Analyst Rod Hall told clients yesterday that it’s increasingly unlikely that Apple will meet its targets for average selling prices and unit sales later in 2019. He added that the market consensus was a strong recovery in China with demand in other parts of the world staying stable.
He explained that the increased sales for Japan and the US in 2018 were driven by an improved consumer environment combined with an attractive new product range towards the end of the year. This year, US consumer sentiment is dropping, and in Japan, the termination of subsidies might bring a volatile market.
In the last couple of years, Apple has tried to counter the fact that people are keeping their phones longer by introducing more upmarket features to the devices and making them more expensive.

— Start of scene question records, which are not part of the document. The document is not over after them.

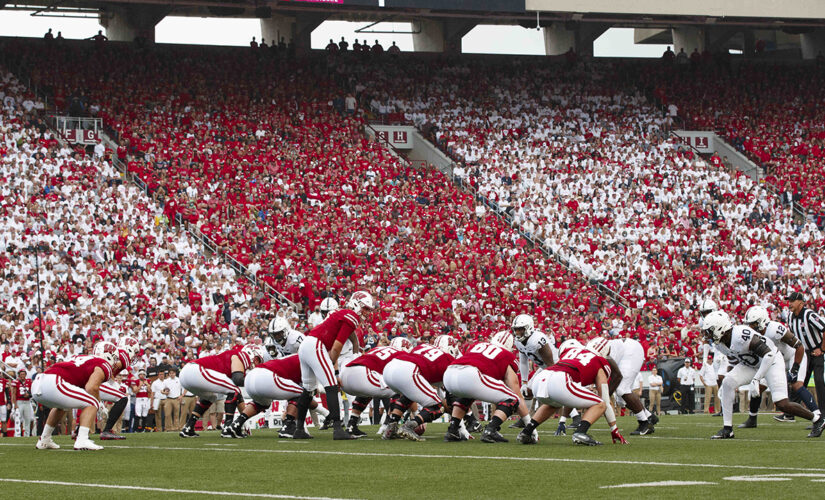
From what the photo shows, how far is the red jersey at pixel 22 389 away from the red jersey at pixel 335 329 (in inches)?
342

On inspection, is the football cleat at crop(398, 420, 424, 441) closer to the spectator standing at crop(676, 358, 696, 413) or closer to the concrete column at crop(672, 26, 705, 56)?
the spectator standing at crop(676, 358, 696, 413)

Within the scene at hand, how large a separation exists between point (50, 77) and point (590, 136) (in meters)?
16.3

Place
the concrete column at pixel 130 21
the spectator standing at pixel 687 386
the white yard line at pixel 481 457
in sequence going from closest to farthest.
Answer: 1. the white yard line at pixel 481 457
2. the spectator standing at pixel 687 386
3. the concrete column at pixel 130 21

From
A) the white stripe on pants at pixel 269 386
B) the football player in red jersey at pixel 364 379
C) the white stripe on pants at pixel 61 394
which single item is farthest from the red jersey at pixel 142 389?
the white stripe on pants at pixel 61 394

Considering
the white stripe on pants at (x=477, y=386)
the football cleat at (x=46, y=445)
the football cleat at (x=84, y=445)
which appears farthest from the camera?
the football cleat at (x=46, y=445)

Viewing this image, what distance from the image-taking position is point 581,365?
12.7 meters

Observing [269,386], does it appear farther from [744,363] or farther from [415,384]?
[744,363]

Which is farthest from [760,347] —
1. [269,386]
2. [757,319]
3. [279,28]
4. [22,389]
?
[279,28]

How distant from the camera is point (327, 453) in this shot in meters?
12.2

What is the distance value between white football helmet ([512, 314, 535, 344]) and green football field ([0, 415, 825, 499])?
1246 millimetres

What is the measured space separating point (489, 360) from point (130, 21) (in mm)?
28013

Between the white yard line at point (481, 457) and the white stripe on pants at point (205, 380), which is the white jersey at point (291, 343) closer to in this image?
the white stripe on pants at point (205, 380)

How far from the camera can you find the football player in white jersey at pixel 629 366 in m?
15.2

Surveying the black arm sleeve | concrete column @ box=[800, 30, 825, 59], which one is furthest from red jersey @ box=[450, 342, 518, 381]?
concrete column @ box=[800, 30, 825, 59]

This has not been uniformly successful. In the UK, France, and Spain, iPhone sales dropped by 11%, 12%, and 3% respectively last year. In China, unit sales dropped by 23% annually, and by as much as 44% during the last three months of 2018.
Hall believes that it’s too early to predict a recovery in China because local brands (e.g. Huawei) are very popular and the consumer market there is weak. He expects that Apple will sell around 61 million iPhones in the last quarter of 2019, which is 8% lower than FactSet consensus. He expects that the average selling price during Q4 2019 will be $806 – 4% higher than FactSet consensus.
Apple’s stock price increased slightly in premarket trading yesterday. So far, it’s 27% up over the last year, but Goldman Sachs’ price target is only $182, quite a way down from here.